• _Instructions to follow_
Type out every line of the records below, word for word and unchanged.

================

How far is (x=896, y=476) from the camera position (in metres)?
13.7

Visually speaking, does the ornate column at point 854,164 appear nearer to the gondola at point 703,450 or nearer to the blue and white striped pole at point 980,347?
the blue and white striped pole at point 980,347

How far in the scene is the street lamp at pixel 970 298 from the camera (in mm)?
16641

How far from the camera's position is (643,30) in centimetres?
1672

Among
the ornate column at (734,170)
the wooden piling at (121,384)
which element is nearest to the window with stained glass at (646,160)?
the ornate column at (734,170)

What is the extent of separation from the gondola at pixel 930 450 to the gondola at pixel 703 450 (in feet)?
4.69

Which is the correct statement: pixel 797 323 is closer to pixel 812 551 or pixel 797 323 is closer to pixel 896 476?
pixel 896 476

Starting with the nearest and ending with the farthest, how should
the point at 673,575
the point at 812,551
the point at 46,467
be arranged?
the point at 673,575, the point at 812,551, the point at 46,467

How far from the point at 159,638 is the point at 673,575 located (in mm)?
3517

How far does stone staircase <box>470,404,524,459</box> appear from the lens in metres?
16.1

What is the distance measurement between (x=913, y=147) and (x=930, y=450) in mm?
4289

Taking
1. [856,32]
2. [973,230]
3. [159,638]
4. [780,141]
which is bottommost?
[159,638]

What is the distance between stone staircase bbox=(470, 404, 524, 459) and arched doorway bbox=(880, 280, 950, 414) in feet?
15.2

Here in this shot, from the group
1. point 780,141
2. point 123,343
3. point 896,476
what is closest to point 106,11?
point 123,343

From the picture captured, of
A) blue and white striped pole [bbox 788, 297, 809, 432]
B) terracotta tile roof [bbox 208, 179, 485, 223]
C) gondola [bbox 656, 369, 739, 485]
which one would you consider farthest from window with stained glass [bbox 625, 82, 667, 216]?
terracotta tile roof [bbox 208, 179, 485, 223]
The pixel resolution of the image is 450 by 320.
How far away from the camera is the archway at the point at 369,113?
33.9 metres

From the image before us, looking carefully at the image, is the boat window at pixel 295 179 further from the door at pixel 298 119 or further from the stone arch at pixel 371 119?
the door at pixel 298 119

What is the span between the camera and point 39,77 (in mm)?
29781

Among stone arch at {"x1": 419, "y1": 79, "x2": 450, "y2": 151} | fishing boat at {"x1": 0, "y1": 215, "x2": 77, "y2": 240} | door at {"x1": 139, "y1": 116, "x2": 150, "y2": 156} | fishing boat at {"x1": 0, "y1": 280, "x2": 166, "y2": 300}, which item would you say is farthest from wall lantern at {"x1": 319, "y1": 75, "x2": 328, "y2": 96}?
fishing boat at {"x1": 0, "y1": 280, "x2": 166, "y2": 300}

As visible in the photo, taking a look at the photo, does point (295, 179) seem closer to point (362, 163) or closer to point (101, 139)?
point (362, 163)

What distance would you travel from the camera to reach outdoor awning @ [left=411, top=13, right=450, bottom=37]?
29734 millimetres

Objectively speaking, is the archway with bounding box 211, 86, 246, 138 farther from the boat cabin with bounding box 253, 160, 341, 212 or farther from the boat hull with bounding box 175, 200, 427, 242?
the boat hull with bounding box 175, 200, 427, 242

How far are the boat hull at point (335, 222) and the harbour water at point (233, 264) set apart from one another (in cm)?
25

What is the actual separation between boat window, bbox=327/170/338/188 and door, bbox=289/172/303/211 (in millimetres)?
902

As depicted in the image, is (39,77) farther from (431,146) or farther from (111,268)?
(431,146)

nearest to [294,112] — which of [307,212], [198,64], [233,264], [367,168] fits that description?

================

• _Response for this exercise_
How far is (x=896, y=476) from the camera position (in metres)?
13.7

Visually speaking, does the ornate column at point 854,164 appear nearer to the gondola at point 703,450 or nearer to the blue and white striped pole at point 980,347?
the blue and white striped pole at point 980,347

How far in the scene is the street lamp at pixel 970 298 from the camera (in mm)?
16641

How far from the camera's position is (643,30) in centimetres?
1672

Among
the ornate column at (734,170)
the wooden piling at (121,384)
which element is nearest to the window with stained glass at (646,160)?
the ornate column at (734,170)

What is the extent of separation from the gondola at pixel 930 450 to the gondola at pixel 703 450 (in feet)?
4.69

Which is the correct statement: pixel 797 323 is closer to pixel 812 551 or pixel 797 323 is closer to pixel 896 476?
pixel 896 476

Starting with the nearest and ending with the farthest, how should
the point at 673,575
the point at 812,551
the point at 46,467
be arranged?
the point at 673,575, the point at 812,551, the point at 46,467

How far from the point at 159,638 is the point at 673,575 located (in mm)?
3517

How far does stone staircase <box>470,404,524,459</box> appear from the lens in metres?
16.1

What is the distance measurement between (x=913, y=147) and (x=930, y=450) in mm?
4289

Taking
1. [856,32]
2. [973,230]
3. [159,638]
4. [780,141]
which is bottommost?
[159,638]

What is the distance between stone staircase bbox=(470, 404, 524, 459) and arched doorway bbox=(880, 280, 950, 414) in feet?
15.2

Here in this shot, from the group
1. point 780,141
2. point 123,343
3. point 896,476
what is closest to point 106,11?
point 123,343

From the picture captured, of
A) blue and white striped pole [bbox 788, 297, 809, 432]
B) terracotta tile roof [bbox 208, 179, 485, 223]
C) gondola [bbox 656, 369, 739, 485]
which one would you consider farthest from window with stained glass [bbox 625, 82, 667, 216]?
terracotta tile roof [bbox 208, 179, 485, 223]
The pixel resolution of the image is 450 by 320.
How far away from the camera is the archway at the point at 369,113?
33.9 metres

From the image before us, looking carefully at the image, is the boat window at pixel 295 179 further from the door at pixel 298 119 or further from the stone arch at pixel 371 119?
the door at pixel 298 119

What is the span between the camera and point 39,77 (in mm)?
29781

Among stone arch at {"x1": 419, "y1": 79, "x2": 450, "y2": 151} | fishing boat at {"x1": 0, "y1": 215, "x2": 77, "y2": 240} | door at {"x1": 139, "y1": 116, "x2": 150, "y2": 156} | fishing boat at {"x1": 0, "y1": 280, "x2": 166, "y2": 300}, which item would you say is farthest from wall lantern at {"x1": 319, "y1": 75, "x2": 328, "y2": 96}?
fishing boat at {"x1": 0, "y1": 280, "x2": 166, "y2": 300}

As visible in the photo, taking a look at the photo, does point (295, 179) seem closer to point (362, 163) or closer to point (101, 139)?
point (362, 163)

What distance would you travel from the camera to reach outdoor awning @ [left=411, top=13, right=450, bottom=37]?
29734 millimetres

Objectively speaking, is the archway with bounding box 211, 86, 246, 138 farther from the boat cabin with bounding box 253, 160, 341, 212 or farther from the boat hull with bounding box 175, 200, 427, 242?
the boat hull with bounding box 175, 200, 427, 242

How far are the boat hull at point (335, 222) and the harbour water at point (233, 264) set apart from one another (in cm)?
25

What is the actual separation between boat window, bbox=327/170/338/188 and door, bbox=289/172/303/211 (in millimetres)?
902

As depicted in the image, is (39,77) farther from (431,146) or farther from (111,268)?
(431,146)

nearest to [294,112] — which of [307,212], [198,64], [233,264], [367,168] fits that description?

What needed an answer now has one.